Les militaires se sont chargés de tenir la foule en respect, tandis que les policiers continuaient à traîner leur proie, à moitié nue et bientôt vomissant.
Cela a duré un quart d'heure avant que les protagonistes de cette scandaleuse interpellation relevant d'un régime proto-autoritaire disparaissent dans un couloir peu fréquenté menant à Montparnasse Vaugirard. Un fort malaise et une rage contenue m'avaient envahis et avaient envahi les nombreux témoins de la scène.
Est-il possible que pas un seul gradé de la police nationale ne soit capable de stopper pareille bavure ?
Nous avons été nombreux à protester sans succès, menacés à notre tour si nous ne partions pas immédiatement. Je devine déjà que nombreux sont ceux qui se disent et diront que, forcément, l'interpellée a commis quelque acte répréhensible. Cela m'évoque ce qui se disait dans le pays de mon adolescence lorsqu'on apprenait la "disparition" d'une (vague) connaissance : "Algo habrá hecho" (Il aura fait quelque chose). C'est ainsi que trente mille personnes ont "disparu" entre 1976 et 1983 et que c'est seulement en février 2011 que le principal responsable de ce massacre a été jugé définitivement.
Dans le train de retour dans ma ville de bord de Garonne j'ai pu terminer la lecture de l'opuscule de Stéphane Heissel que j'avais commencé durant le trajet aller.

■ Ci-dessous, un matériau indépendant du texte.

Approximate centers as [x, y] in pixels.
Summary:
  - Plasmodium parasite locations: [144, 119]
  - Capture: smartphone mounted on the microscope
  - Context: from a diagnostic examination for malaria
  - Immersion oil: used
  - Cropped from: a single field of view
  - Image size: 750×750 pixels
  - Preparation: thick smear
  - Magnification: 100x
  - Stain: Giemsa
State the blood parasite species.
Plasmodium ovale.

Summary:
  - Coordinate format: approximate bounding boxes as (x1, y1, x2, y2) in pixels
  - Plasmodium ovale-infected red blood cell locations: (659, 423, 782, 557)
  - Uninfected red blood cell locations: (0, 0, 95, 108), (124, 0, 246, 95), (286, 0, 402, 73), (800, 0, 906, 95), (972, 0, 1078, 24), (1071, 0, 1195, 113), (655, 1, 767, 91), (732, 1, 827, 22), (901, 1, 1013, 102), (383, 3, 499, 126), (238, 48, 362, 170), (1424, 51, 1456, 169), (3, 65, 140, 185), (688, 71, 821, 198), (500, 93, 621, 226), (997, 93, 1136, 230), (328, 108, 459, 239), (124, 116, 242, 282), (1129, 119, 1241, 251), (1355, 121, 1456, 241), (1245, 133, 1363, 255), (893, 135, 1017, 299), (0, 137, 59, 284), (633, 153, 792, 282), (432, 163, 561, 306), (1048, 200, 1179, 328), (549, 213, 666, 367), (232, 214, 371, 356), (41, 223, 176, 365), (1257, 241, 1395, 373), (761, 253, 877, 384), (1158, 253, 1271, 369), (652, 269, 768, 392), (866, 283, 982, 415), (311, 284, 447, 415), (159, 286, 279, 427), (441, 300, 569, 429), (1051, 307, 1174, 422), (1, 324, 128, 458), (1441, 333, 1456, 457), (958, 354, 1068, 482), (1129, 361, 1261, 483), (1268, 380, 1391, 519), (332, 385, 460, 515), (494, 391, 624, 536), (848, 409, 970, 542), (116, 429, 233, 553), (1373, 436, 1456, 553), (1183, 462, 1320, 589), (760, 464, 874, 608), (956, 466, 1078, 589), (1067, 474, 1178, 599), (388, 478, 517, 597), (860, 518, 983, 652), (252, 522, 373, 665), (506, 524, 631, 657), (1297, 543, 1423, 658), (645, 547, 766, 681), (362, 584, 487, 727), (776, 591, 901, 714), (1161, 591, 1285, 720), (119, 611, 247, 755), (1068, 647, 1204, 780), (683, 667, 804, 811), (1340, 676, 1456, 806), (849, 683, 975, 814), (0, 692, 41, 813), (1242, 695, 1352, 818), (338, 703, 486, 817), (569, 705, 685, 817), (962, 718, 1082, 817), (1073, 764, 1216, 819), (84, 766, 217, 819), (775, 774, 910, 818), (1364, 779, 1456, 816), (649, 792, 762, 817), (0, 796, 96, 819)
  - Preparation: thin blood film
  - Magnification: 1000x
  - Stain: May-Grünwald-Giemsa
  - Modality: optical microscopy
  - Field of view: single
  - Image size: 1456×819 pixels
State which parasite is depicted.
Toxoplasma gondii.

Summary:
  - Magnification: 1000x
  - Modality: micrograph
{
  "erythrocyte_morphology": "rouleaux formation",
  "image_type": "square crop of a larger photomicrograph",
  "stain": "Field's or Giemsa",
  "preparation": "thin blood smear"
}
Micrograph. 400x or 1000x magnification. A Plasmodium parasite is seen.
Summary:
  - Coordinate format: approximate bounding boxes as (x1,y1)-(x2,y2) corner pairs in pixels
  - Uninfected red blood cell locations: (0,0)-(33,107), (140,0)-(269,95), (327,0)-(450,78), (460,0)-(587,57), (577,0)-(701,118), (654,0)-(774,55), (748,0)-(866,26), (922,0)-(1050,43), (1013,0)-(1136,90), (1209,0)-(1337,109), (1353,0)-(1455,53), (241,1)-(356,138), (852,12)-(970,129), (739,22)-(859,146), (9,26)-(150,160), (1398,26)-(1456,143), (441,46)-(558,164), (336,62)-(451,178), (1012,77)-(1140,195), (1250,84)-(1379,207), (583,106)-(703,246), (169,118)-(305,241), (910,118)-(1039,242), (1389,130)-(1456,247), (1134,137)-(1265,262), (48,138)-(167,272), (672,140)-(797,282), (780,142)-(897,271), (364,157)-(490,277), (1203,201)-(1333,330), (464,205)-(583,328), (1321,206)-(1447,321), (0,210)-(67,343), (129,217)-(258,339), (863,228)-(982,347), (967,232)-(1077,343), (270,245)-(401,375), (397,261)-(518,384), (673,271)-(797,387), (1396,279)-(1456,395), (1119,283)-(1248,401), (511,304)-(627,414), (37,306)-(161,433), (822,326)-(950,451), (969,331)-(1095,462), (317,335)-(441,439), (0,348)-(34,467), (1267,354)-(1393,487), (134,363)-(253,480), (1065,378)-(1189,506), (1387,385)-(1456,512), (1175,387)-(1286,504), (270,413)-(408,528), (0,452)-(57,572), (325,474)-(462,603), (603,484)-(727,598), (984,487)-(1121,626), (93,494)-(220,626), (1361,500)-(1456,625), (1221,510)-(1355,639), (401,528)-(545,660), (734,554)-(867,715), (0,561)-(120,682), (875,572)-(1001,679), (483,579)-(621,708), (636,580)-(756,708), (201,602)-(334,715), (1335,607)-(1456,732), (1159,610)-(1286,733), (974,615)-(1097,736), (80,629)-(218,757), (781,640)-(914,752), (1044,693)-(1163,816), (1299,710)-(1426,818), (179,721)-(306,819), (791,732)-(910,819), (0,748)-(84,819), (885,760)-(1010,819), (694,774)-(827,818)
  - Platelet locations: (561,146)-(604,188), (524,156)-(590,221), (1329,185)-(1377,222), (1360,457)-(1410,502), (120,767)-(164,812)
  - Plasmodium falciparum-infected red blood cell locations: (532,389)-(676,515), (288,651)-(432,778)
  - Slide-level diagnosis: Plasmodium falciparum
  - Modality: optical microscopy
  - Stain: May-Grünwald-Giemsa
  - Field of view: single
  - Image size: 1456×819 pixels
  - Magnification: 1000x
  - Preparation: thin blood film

Cela a fini de me convaincre de témoigner, ne serait-ce qu'en criant dans le vide. Des dizaines de photos ont pu être prises (quelques unes ci-dessous) et vidéos tournées par nos téléphones portables. Y aurait-il un journaliste qui voudrait s'enquérir du sort de la dame? Et porter à connaissance de tous ce que dix ans de politique sécuritaire ont fini par engendrer en France?